Work required:
Reproduce the following listing verbatim, from its first line to its last.

··· Data supplied ···

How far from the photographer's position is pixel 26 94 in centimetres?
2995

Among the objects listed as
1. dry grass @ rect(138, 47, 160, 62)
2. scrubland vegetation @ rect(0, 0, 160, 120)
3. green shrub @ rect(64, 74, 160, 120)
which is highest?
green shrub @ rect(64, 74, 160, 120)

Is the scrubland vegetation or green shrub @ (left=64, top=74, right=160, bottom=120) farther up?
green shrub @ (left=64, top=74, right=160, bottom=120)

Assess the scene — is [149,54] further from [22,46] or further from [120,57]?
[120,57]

···

Result below:
How far from the photographer's position is pixel 26 94 in centimetres?
2995

Among the objects listed as
1. dry grass @ rect(138, 47, 160, 62)
2. scrubland vegetation @ rect(0, 0, 160, 120)
3. green shrub @ rect(64, 74, 160, 120)
which is highest?
green shrub @ rect(64, 74, 160, 120)

Is the scrubland vegetation or green shrub @ (left=64, top=74, right=160, bottom=120) farther up?
green shrub @ (left=64, top=74, right=160, bottom=120)

Assess the scene — is [149,54] further from [22,46] or further from [120,57]?
[120,57]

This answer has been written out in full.